» OBJECTIVE
Copy out the lines below, starting with the line that contains "How great a" and ending after the line that contains "(B) the rocky outcrop at [986,509] <". Omit any picture from your copy.

Items on scene geometry:
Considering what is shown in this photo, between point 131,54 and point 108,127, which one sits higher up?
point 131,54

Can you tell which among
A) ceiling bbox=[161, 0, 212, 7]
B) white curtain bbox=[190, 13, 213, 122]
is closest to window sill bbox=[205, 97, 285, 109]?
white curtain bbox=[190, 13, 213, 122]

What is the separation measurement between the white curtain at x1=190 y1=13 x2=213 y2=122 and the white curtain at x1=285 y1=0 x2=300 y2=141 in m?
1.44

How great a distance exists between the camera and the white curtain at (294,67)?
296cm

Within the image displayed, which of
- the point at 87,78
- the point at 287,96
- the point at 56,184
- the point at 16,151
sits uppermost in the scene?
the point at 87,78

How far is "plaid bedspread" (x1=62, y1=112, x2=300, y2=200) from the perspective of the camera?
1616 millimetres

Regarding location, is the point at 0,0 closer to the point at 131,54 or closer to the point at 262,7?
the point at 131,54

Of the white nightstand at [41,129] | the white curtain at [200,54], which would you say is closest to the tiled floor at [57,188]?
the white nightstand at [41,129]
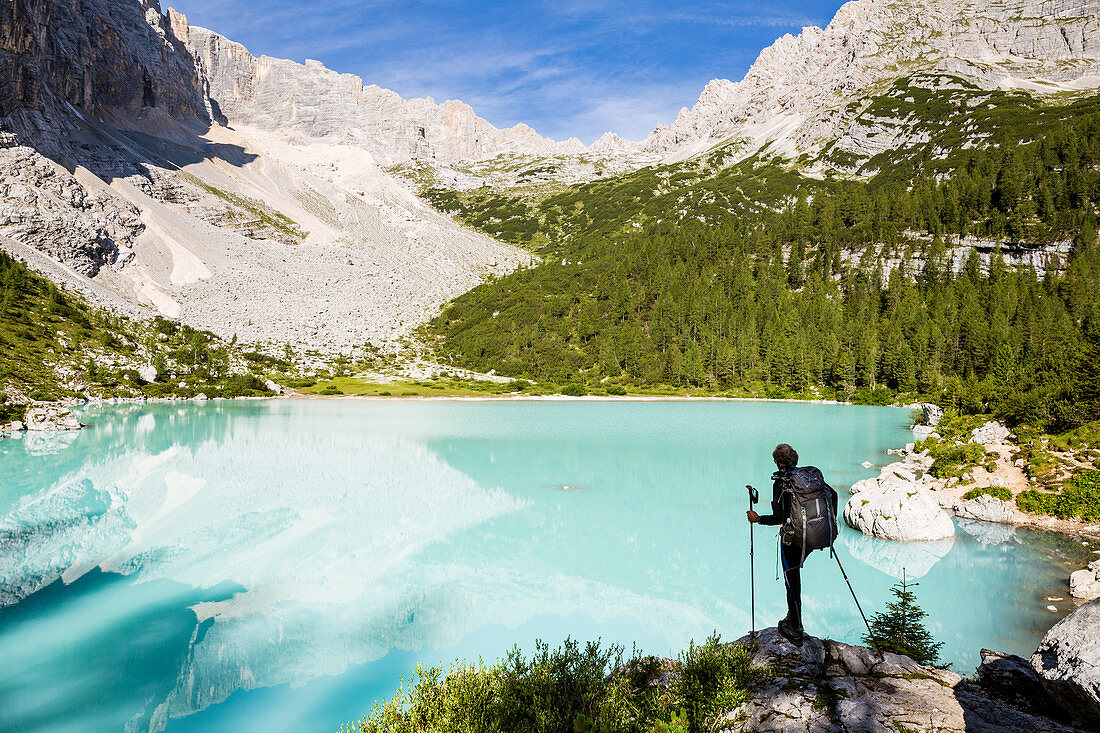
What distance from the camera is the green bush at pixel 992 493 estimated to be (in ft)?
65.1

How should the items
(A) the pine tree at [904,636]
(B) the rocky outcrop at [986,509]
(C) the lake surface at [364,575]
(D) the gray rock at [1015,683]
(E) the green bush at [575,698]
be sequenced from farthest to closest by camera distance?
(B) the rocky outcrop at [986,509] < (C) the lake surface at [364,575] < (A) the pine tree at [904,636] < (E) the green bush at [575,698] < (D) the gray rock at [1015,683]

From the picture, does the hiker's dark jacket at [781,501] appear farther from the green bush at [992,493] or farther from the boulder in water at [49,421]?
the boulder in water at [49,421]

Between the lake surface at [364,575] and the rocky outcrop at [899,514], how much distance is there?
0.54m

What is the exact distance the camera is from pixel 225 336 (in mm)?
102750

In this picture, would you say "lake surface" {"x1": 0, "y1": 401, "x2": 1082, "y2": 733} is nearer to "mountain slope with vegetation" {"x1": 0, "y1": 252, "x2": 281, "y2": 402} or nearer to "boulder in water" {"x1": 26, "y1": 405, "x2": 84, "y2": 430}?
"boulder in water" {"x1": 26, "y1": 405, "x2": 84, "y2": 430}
--
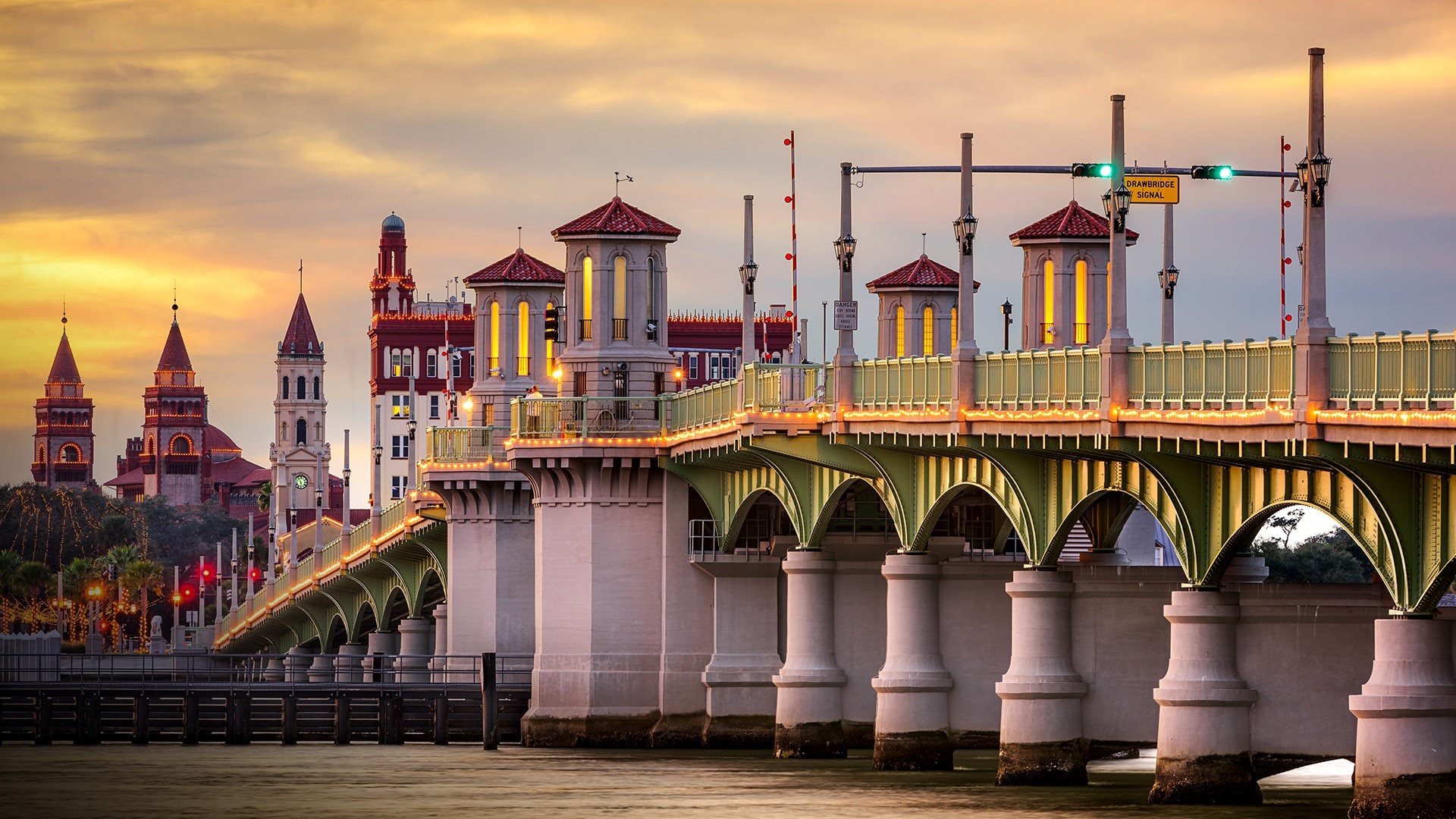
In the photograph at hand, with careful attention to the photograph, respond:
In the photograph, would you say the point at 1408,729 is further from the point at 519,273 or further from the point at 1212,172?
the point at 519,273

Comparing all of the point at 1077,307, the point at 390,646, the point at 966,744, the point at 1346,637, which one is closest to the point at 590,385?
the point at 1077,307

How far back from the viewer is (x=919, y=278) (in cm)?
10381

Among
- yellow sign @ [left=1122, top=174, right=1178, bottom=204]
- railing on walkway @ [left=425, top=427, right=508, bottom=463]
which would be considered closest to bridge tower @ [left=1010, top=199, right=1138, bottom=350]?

» THE SOLUTION
How great a distance exists between the camera and the white curtain at (294,67)?
296cm

Within the image displayed, which of
- the point at 87,78
- the point at 287,96
- the point at 56,184
- the point at 16,151
sits uppermost in the scene?
the point at 87,78

How far is "plaid bedspread" (x1=62, y1=112, x2=300, y2=200) from the perspective of the camera?
1616 millimetres

Regarding location, is the point at 0,0 closer to the point at 131,54 or closer to the point at 262,7?
the point at 131,54

Of the white nightstand at [41,129] | the white curtain at [200,54], which would you say is closest to the tiled floor at [57,188]?
the white nightstand at [41,129]
What distance from the camera is the green bush at pixel 992 493 estimated to be (in ft)?
65.1

How should the items
(A) the pine tree at [904,636]
(B) the rocky outcrop at [986,509]
(C) the lake surface at [364,575]
(D) the gray rock at [1015,683]
(E) the green bush at [575,698]
be sequenced from farthest to closest by camera distance?
(B) the rocky outcrop at [986,509] < (C) the lake surface at [364,575] < (A) the pine tree at [904,636] < (E) the green bush at [575,698] < (D) the gray rock at [1015,683]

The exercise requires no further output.